Friday, November 1, 2013

Men, Women, and Obamacare: HHS Secretary Sibelius Grilled about Requirement That Men Help Pay for Maternity Care



There has been interesting commentary about the grilling of the U.S. Health and Human Services secretary Kathleen Sibelius this week by the House Energy and Commerce Committee. Two statements that stand out for me:


At Salon, Brian Beutler notes the bizarre premise of Rep. Renee Ellmers's (R-NC) attack on Secretary Sibelius regarding the issue of maternity coverage: Ellmers is outraged that men are required by the Affordable Healthcare Act to share the cost of women's maternity care. As Beutler writes,

By undertaking to foist the costs of maternity care back onto women alone, Ellmers was proposing, perhaps unwittingly, to transfer all of that wealth from women back to men. Take her point to its logical conclusion and she was also arguing for absolving anyone who’s genetically insulated from certain medical expenses from paying a penny to treat others who aren’t so lucky. Born with a harmful BRCA mutation? Then the cost of financing breast cancer treatment should be entirely on you and your unfortunate peers. Got the Huntington’s disease gene? Buh-bye!

And as Robert David Sullivan notes for America, citing Jonathan Chait, what's at the bottom of the objection to the requirement that men must buy healthcare plans supporting women's maternity care is the old right-wing obsession with anything that smacks of redistribution of wealth: Sullivan writes,

But it’s astounding that conservatives voice such outrage about men having to buy plans that cover maternity care. Do they have mothers? Do they think their wives, sisters, and nieces are freeloaders because Obamacare won’t let insurance plans charge them more for being able to bear children? Is it unfair that guys in their 20s can’t buy plans that exclude hip replacements, or that people of European heritage can’t buy cheaper plans that don’t cover treatment for sickle cell anemia?

There is, in strong sectors of the American public, a deep inbred resistance to the notion that it is my responsibility to assist you in any way at all to deal with the socioeconomic challenges with which you struggle on the margins of society. Because I am in no way connected to you. I got my own through hard work, and you can do the same.
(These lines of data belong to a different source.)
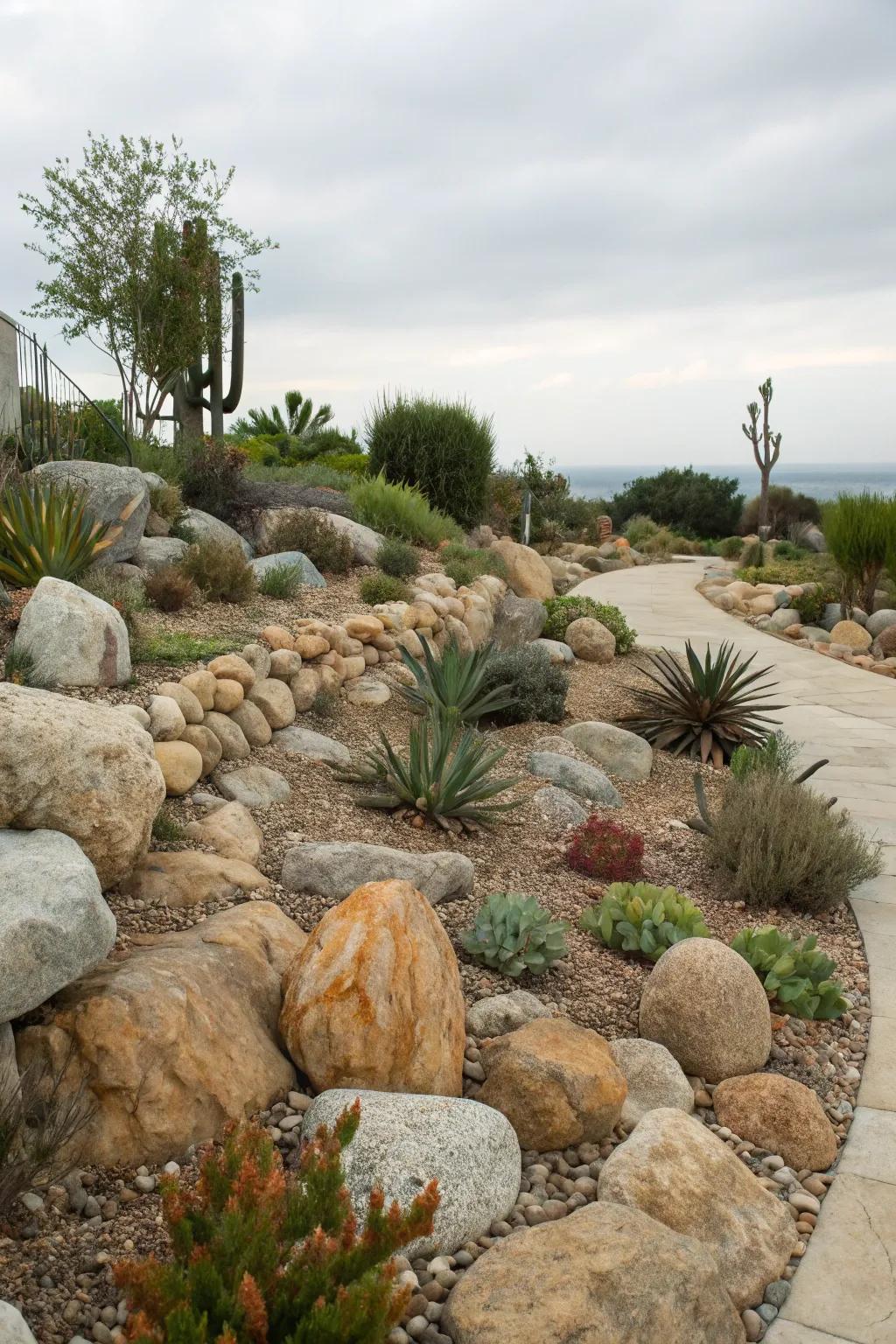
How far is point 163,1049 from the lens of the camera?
3156mm

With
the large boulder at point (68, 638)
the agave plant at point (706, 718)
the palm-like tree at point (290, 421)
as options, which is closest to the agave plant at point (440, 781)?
the large boulder at point (68, 638)

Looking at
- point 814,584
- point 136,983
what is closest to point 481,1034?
point 136,983

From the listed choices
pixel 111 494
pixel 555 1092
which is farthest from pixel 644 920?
pixel 111 494

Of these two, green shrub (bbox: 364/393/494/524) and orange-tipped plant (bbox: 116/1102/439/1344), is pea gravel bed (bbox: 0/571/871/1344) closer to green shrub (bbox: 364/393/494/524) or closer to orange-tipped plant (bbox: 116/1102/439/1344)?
orange-tipped plant (bbox: 116/1102/439/1344)

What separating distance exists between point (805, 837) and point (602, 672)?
5.73 m

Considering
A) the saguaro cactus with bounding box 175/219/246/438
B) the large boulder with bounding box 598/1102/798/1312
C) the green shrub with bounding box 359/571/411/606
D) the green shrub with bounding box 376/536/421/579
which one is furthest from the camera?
the saguaro cactus with bounding box 175/219/246/438

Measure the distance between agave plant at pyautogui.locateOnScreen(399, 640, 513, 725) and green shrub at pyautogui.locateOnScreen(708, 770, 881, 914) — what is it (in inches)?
84.1

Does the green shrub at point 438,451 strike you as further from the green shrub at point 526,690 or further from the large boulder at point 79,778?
the large boulder at point 79,778

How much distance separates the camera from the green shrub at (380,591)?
9898mm

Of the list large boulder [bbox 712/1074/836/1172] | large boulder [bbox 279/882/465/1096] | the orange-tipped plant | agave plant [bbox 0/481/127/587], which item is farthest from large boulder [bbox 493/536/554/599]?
the orange-tipped plant

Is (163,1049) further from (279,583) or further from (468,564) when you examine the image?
(468,564)

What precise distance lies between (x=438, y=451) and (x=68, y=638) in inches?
445

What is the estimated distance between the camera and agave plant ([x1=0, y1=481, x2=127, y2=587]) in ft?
23.5

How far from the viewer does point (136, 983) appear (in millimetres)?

Your economic privation is a sign that God has not blessed you as God has blessed me, and this must mean that, unlike me, you are immoral and therefore deserving of God's judgment.

This mentality in no way grapples with the notion of the common good, with the recognition that we are all intimately related and that what affects you also affects me--that, as the Roman poet Horace put the point, when your house burns down and you are my neighbor, my house is affected. The U.S. bishops have, unfortunately and to their great discredit as moral teachers, fanned the flames of this anti-communitarian feeling so deeply rooted in American culture by nattering on about how we cannot "cooperate with evil" by buying healthcare plans that support activities (e.g., the use of contraceptives) that we Catholics recognize as immoral. 

By its very nature, the coverage of healthcare through insurance plans is a communitarian venture that requires me to help you deal with health challenges that may in no way affect my own life--except insofar as you and I are connected in the social network. And we are so connected. When any society allows any of its members to go without access to basic healthcare coverage, we are all affected. We all pay the price of the ill health of those shoved to the margins. We do so in manifold ways.

And what happens to women as they deal with issues of health affects men as well. As Beutler says, isn't it astonishing that Renee Ellmers is the House GOP's designated spokesperson for women's issues?